HIRATA, Japan >> Lively versions of beer and karinto, a deep-fried flour and brown sugar snack, both made using habanero and other extremely spicy chiles, hit the shelves at Michi-no-Eki Hirata, a roadside rest area in Hirata, Fukushima prefecture, in January.

Hirata, known for its chile production, touts itself as being the spiciest town in Japan, and its roadside site sells more than 30 items featuring the hottest of peppers.

Its habanero beer is flying off the shelves despite being pricier than other beers. An 11-ounce bottle of Habanero IPA, jointly developed with a brewery in Hiratsuka in Kanagawa prefecture, costs about $6.50. In addition to habaneros, the beer also features ghost peppers and Carolina Reapers, all harvested in Hirata. The peppers are soaked in brewing tanks during the production process, giving the beer a little kick.

According to Tetsuya Kono, 63, the head of Michi-no-Eki Hirata, the company originally thought that only beer enthusiasts would buy Habanero IPA, but it has sold far better than expected and has had to be restocked.

The other new item, habanero karinto, which costs about $2.80 for a 2.5-ounce bag, was jointly developed with Nukamo, a confectionery shop in Motomiya in Fukushima prefecture. The snack comes in two flavors — mild and very hot — and is characterized by its perfect balance of the karinto’s sweetness and the habanero’s spiciness.

Over the past decade, the number of chile products sold at the rest area has grown to more than 30, including soft-serve ice cream, curry and potato chips.

» Provided material:
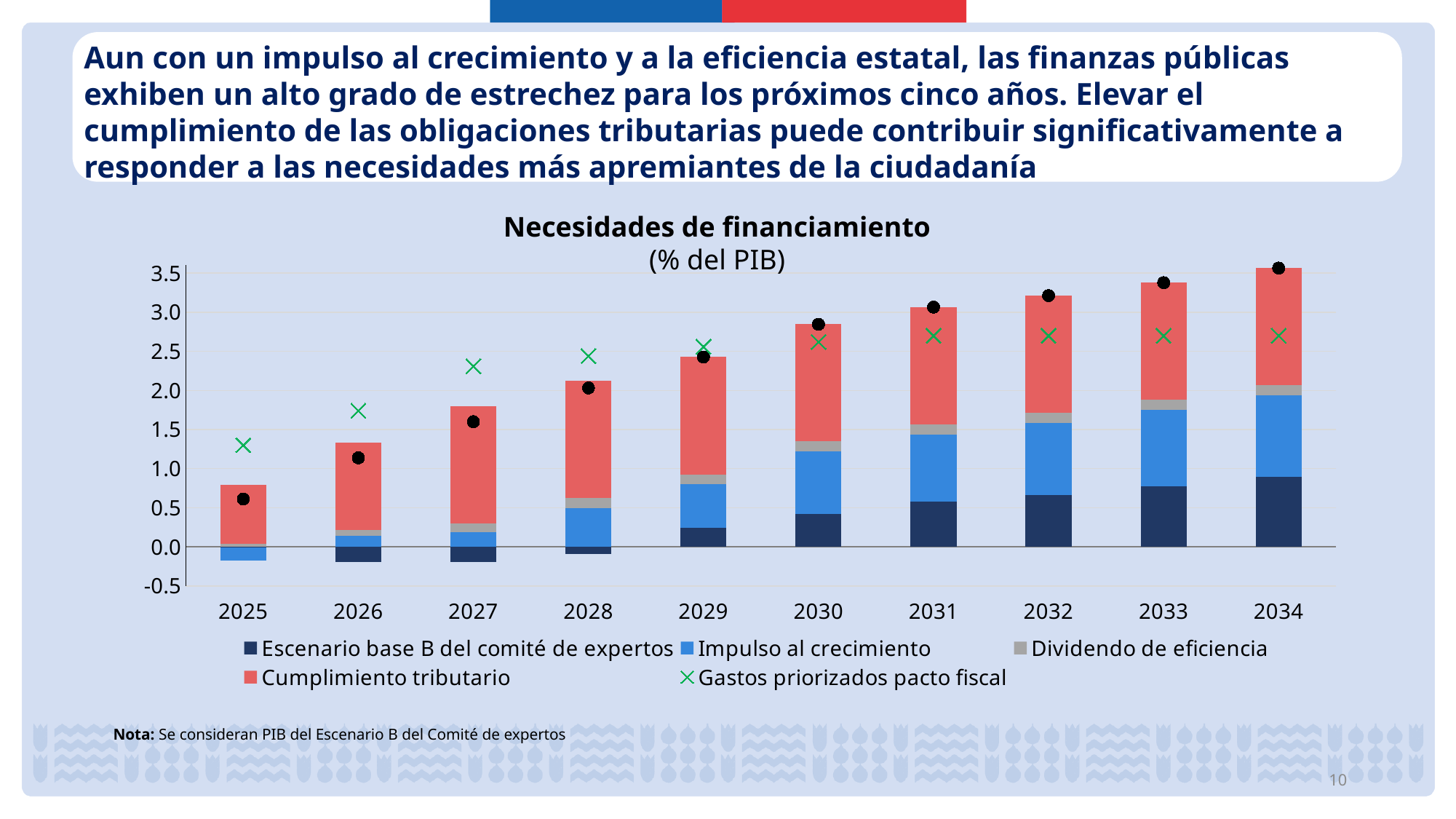
Do the total heights of the stacked bars rise or fall from 2025 to 2034? Rise Is the total height of the stacked bar for 2027 greater or less than 2.0? less In what unit are the values of the chart expressed, according to the subtitle? % del PIB What is the title of the chart? Necesidades de financiamiento How many years are shown on the x axis of the chart? 10 Is the total height of the stacked bar for 2034 greater or less than 3.0? greater Is the total height of the stacked bar for 2025 greater or less than 1.0? less How many series does the chart legend list? 5 Which year has the tallest stacked bar? 2034 Which year has the shortest stacked bar? 2025 What kind of chart is shown on the slide? Stacked bar chart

» Directive: Copy word for word the portion of the article on Hirata's chile products above that runs between "Over the past" and "and potato chips.", inclusive.

» Written answer:
Over the past decade, the number of chile products sold at the rest area has grown to more than 30, including soft-serve ice cream, curry and potato chips.